◆ Task prompt
In the fuzzy-logic passage below, rewrite the stretch that opens with "If x does not" and ends after "instance of a set.", swapping "fuzzy member" for "partial member".

◆ Source
Some algorithms such as TidalTrust use binary values [0, 1] for expressing the trust level of users towards each other. However, in complex social networks as a result of an inadequate amount of certain and accurate information, this form of trust definition is not suggested [11]. By this definition, there is no way to distinguish completely untrustworthy nodes from partially untrustworthy ones. Fuzzy logic is a multipurpose logic. Therefore, the uncertainty and ambiguity in different subjects define the necessity of applying fuzzy techniques for modeling qualitative aspects of the problem. Having a set A, the membership function of x is defined according to Eq. 5 [35, 36]:

$$ \mu_{A} \left( X \right) = \left\{ {\begin{array}{*{20}l} 1 \hfill & {x \in A} \hfill \\ 0 \hfill & {x \notin A} \hfill \\ \end{array} } \right. $$
(5)

If x does not belong to A, then \(\mu_{A} \left( X \right) = 0\). If x partially exists in A, then \(\mu_{A} \left( X \right):X \to \left[ {0,1} \right]\) and x is a fuzzy member. In this case, a membership function is a real number and an object could partially be an instance of a set.

◆ Records supplied
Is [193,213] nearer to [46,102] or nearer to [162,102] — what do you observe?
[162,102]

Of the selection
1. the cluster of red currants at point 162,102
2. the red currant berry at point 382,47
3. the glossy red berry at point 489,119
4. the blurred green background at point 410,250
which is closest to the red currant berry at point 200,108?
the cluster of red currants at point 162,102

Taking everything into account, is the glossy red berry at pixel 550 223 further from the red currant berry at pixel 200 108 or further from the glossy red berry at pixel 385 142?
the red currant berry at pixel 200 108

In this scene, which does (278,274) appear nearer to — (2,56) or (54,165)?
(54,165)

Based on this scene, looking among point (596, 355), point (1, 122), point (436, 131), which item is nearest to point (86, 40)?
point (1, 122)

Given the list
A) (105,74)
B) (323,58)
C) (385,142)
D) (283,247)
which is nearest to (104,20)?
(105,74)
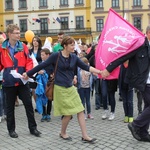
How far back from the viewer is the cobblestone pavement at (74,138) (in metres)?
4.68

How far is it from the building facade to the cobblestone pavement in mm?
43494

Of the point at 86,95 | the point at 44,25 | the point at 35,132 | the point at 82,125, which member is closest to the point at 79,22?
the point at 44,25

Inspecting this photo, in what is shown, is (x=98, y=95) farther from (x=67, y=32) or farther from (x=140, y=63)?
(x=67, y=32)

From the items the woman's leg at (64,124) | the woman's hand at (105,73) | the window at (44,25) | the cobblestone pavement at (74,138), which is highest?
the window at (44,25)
...
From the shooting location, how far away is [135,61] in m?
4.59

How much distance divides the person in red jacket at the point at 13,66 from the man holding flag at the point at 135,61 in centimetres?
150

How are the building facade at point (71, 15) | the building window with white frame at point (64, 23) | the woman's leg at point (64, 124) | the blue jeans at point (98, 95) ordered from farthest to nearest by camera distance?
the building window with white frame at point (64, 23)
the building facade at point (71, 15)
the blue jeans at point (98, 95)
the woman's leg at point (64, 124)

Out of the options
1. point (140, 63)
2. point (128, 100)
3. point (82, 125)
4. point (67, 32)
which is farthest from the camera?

◆ Expected answer
If x does not belong to A, then \(\mu_{A} \left( X \right) = 0\). If x partially exists in A, then \(\mu_{A} \left( X \right):X \to \left[ {0,1} \right]\) and x is a partial member. In this case, a membership function is a real number and an object could partially be an instance of a set.